If you trust him, let him have a boys weekend. Have a movie night with your friends or whatever. Do something fun.
Post # 4
yah, that wouldn’t fly in this house … How rude, mean, and a little fishy…. Paranoid not so much as pissed like pp said not only for not wanting me to go but, for whatever he plans to do or say that you aren’t welcome to be part of.
Post # 5
All his other college buddies WILL bring their wives and GFs, but he doesn’t want to bring you.
Post # 6
Yeah that’s strange, you’re right to feel upset about it.
Post # 7
So weird that THEIR women will be there, but your fiance doesn’t want you there for some reason? I myself would be suspicious and paranoid, but that’s just me. I would really recommend talking more with him about this if it’s bothering you, and you have a right to know more IMO. Good luck!
Post # 8
Hold up, if everyone else will have their SOs with them, then why would it be an issue for you to attend? They can’t all be college buddies who go way back. One of the other wives/FIs/girlfriends might be someone with a similar personality to you and you guys might click, he can’t know that.
I’d be offended if my SO said something like this to me. Fortunately that will probably never happen because he rarely even wants to go to dinner alone with his mates even though I encourage it because he says “we’re a package deal – you’re me and I’m you”.
Honestly, I could be wrong, but it sounds to me like he has a different side to him that he doesn’t want you to see (or you don’t even know about). Perhaps he is the wildest one out of them all and he thinks it will make you uncomfortable?

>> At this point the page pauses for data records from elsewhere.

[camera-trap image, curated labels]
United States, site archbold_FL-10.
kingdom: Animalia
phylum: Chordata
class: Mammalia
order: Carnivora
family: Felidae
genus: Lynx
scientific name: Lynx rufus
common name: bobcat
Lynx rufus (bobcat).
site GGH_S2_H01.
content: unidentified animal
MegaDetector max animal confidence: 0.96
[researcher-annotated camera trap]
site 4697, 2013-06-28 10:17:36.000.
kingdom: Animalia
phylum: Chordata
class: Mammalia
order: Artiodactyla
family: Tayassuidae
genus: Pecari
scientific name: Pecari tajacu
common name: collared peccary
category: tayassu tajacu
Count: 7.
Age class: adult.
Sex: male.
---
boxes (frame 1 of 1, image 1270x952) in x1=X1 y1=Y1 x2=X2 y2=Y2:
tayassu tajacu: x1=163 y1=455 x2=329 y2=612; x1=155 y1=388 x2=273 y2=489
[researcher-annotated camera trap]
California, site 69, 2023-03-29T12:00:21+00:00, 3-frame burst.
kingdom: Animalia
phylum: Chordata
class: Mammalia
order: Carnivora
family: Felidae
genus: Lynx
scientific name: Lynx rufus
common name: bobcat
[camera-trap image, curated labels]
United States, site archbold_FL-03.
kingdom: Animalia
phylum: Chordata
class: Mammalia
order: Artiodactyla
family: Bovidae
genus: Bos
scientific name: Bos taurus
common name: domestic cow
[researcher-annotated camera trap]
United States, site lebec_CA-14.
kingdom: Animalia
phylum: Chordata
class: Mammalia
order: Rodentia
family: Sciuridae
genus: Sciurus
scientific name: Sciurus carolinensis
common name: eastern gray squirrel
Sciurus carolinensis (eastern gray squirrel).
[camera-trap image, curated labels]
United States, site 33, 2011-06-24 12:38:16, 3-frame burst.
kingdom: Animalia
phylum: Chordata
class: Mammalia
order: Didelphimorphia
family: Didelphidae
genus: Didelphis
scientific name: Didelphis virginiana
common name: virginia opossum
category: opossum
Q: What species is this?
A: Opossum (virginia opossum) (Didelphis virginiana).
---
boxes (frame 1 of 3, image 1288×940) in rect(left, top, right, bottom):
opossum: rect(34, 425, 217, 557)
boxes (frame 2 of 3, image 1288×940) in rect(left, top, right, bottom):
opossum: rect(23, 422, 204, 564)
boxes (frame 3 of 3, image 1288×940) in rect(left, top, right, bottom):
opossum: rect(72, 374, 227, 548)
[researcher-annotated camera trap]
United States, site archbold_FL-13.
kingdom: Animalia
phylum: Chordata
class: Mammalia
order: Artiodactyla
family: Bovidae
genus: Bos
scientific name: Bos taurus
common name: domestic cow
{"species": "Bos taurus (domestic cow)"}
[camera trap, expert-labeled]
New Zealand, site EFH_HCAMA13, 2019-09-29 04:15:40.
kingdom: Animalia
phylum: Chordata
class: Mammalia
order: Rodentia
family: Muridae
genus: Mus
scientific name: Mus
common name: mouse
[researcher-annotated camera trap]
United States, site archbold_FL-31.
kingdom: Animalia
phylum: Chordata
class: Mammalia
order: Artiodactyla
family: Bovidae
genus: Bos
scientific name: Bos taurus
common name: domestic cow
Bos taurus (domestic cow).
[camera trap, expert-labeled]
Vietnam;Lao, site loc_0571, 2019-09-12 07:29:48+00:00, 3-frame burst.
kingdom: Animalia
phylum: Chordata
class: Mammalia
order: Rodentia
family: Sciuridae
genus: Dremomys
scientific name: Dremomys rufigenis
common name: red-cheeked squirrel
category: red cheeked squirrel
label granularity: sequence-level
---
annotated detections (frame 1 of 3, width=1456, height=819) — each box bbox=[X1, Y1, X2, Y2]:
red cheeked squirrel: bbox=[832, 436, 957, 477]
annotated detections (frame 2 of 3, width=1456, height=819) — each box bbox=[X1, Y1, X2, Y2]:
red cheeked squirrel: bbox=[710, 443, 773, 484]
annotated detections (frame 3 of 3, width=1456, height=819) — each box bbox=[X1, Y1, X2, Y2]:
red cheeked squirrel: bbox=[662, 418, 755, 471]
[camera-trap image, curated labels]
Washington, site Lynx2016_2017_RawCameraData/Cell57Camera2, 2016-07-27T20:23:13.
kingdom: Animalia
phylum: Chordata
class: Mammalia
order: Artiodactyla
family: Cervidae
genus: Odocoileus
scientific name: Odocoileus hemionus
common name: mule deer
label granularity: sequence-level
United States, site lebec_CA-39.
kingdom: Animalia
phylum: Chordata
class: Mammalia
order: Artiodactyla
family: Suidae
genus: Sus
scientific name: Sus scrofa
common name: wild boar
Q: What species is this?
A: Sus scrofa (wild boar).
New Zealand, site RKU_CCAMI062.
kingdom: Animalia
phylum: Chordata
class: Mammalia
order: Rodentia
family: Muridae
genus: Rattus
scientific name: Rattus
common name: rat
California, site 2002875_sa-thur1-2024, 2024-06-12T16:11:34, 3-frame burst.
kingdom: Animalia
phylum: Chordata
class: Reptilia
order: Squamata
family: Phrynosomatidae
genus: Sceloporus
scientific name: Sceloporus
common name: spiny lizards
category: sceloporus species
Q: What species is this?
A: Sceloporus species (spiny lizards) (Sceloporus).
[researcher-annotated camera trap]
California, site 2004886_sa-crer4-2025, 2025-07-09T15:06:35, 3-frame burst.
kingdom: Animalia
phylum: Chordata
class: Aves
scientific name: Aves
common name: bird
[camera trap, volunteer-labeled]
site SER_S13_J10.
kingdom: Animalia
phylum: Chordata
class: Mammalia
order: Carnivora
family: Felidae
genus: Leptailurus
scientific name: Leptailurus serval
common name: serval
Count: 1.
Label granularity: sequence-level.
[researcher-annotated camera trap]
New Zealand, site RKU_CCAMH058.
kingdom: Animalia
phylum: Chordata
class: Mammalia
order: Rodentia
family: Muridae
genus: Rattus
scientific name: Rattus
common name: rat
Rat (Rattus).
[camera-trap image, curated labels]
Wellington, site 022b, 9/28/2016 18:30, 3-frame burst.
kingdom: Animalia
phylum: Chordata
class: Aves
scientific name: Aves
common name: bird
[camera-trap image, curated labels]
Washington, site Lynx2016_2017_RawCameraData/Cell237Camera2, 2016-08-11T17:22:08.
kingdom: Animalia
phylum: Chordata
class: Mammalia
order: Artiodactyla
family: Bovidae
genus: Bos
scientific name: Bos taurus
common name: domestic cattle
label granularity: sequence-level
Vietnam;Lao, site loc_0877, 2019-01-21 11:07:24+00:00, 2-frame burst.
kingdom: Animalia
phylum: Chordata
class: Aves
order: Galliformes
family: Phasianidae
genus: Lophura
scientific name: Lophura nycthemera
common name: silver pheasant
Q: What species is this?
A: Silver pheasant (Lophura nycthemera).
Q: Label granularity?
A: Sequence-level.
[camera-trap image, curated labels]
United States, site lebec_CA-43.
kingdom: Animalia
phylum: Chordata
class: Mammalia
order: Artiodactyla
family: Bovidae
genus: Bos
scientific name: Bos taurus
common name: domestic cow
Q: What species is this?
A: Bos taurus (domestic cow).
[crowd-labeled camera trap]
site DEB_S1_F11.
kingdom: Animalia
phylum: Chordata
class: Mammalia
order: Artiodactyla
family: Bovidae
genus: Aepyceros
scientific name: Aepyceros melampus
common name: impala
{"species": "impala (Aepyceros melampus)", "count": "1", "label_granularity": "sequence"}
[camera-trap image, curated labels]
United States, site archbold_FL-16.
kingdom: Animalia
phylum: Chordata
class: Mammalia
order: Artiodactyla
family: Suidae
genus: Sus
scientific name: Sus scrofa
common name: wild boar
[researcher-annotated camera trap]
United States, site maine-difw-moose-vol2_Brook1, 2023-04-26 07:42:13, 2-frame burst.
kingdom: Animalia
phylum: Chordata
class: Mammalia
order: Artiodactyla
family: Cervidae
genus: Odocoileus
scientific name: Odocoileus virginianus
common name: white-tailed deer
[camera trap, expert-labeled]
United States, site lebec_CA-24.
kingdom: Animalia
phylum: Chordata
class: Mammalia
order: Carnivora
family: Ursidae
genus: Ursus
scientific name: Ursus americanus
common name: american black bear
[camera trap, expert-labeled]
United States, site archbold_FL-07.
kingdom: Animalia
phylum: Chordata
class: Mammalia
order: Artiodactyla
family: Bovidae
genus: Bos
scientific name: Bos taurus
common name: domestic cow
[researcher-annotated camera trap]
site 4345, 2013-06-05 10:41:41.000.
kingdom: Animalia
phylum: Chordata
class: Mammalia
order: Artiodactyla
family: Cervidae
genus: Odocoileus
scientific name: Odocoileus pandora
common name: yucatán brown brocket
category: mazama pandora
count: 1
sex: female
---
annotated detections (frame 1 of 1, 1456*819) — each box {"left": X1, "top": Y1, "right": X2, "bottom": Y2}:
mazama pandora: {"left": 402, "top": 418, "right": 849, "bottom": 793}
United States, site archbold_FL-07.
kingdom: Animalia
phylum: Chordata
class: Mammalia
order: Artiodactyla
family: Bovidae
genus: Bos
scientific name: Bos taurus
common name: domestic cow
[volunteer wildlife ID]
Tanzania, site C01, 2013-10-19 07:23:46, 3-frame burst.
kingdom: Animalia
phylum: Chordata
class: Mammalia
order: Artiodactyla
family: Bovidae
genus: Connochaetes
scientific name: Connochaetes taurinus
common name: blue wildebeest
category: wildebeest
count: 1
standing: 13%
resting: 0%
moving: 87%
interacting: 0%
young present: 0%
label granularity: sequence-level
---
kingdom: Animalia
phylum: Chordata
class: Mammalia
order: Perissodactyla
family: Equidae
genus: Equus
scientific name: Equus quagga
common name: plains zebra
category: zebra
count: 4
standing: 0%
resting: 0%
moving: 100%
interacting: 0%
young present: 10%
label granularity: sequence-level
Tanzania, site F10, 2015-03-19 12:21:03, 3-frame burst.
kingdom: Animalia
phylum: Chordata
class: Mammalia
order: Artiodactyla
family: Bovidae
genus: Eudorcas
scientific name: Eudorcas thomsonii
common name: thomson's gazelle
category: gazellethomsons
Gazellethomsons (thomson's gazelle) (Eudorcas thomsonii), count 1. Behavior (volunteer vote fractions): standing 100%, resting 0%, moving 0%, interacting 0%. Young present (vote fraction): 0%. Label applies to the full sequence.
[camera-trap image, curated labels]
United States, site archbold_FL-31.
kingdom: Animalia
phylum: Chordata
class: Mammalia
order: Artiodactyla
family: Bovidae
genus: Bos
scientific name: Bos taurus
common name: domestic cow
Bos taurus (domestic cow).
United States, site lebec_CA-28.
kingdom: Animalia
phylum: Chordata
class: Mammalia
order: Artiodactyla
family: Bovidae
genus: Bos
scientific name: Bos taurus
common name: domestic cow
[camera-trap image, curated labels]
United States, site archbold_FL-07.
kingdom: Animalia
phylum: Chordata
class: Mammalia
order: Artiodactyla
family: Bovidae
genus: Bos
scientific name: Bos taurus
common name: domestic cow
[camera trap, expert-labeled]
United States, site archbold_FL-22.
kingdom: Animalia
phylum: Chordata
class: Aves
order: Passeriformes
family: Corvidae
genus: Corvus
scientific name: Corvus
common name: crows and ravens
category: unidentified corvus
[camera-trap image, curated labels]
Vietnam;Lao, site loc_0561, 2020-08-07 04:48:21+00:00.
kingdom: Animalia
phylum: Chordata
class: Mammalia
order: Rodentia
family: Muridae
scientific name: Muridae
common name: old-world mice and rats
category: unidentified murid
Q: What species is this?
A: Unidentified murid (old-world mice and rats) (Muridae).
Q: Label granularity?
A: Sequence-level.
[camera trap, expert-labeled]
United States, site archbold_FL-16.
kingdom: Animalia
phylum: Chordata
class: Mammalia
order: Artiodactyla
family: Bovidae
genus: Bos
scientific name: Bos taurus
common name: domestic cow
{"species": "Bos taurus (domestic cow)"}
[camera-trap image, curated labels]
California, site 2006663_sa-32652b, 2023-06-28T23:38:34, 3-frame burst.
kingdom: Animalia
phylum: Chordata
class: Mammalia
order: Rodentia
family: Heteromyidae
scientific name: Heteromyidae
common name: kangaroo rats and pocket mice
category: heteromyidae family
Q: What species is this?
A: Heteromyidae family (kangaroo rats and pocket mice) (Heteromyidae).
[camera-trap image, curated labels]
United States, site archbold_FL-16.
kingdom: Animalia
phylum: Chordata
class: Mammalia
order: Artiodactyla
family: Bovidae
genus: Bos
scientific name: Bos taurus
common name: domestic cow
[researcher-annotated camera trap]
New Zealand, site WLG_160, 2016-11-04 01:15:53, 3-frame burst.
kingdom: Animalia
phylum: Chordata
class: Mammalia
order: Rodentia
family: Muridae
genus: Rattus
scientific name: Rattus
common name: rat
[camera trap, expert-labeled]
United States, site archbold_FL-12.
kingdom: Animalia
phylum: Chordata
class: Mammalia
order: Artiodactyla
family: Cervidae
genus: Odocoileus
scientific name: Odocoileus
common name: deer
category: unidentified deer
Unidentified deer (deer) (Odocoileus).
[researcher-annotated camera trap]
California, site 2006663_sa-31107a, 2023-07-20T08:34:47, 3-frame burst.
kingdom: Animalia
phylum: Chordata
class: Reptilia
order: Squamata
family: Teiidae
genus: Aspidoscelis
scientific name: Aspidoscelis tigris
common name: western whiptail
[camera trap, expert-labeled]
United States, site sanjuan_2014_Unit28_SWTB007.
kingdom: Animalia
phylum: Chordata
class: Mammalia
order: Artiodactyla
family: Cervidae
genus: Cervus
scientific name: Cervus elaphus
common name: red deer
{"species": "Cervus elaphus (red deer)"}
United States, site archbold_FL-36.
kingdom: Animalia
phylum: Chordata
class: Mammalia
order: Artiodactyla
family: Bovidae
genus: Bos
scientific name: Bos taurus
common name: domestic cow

There is absolutely no reason for you not to attend. Even if you don’t fit in, how hard is it to smile, nod along, make a bit of small talk and enjoy the rest of the wedding (you know, the most important part)? He needs to give you a little more credit.
My cousin just read your post over my shoulder and she thinks he has an old college girlfriend he might want to catch up with without you around.
Either way, it’s just weird. If it was a night out with just the boys then I’d say it’s no big deal but this is a wedding with other SOs attending and you will be having your own wedding only a month after. I’m pretty sure you’re a team now.
Post # 9
Yeah, no. Not cool. That would not fly with me.
His excuses are invalid. People take their significant others to old friends’ weddings all the time. Definitely fishy.
If anything, he should wanna show you off to all of his friends so they can see what a great catch you are! 🙂
Post # 10
I’m generally of the view that we’re still individuals and not stuck at the hip despite being married but this does not sit well with me at all.
I think it’s very rude he wants to deliberately exclude your attendance for no valid reason, sorry bit it’s just a wedding so how “wild” can it be?
i think you need to tell him how you’re feeling
Post # 11
What would you guys do if you were me? I mean, I was like, ready to dump him, I was so disturbed. After he saw how upset I was, he told me he wanted me to go, actually. But I said, that I would have to think about that. Seriously, I do not like going places I am not really wanted. His friends even put that he could bring a guest on his invite! It’s just him that doesn’t want me there. 🙁 Something seems seriously wrong and I cannot pull it out of him what it is.
Post # 12
Hmmm. Does he have an ex that might be there or anything that would make him uncomfortable?
Post # 13
That is messed up. I wouldn’t want to go anymore!
Post # 14
ladykatie82: Do you know if he got a plus one? I would not be paranoid but that would piss me off. How are ou gonna say you can’t go because you won’t fit in. Who the fuck cares. Let you decide if you want to go. If you were invited than you should have a say. Now if there was no plus one than that is another story. That is very rude of him. Why the hell is he marrying you if he is worried about how you act and people judging you and not fitting in. My Fiance does not party at all but I wouldn’t exclude him. I would give him the option.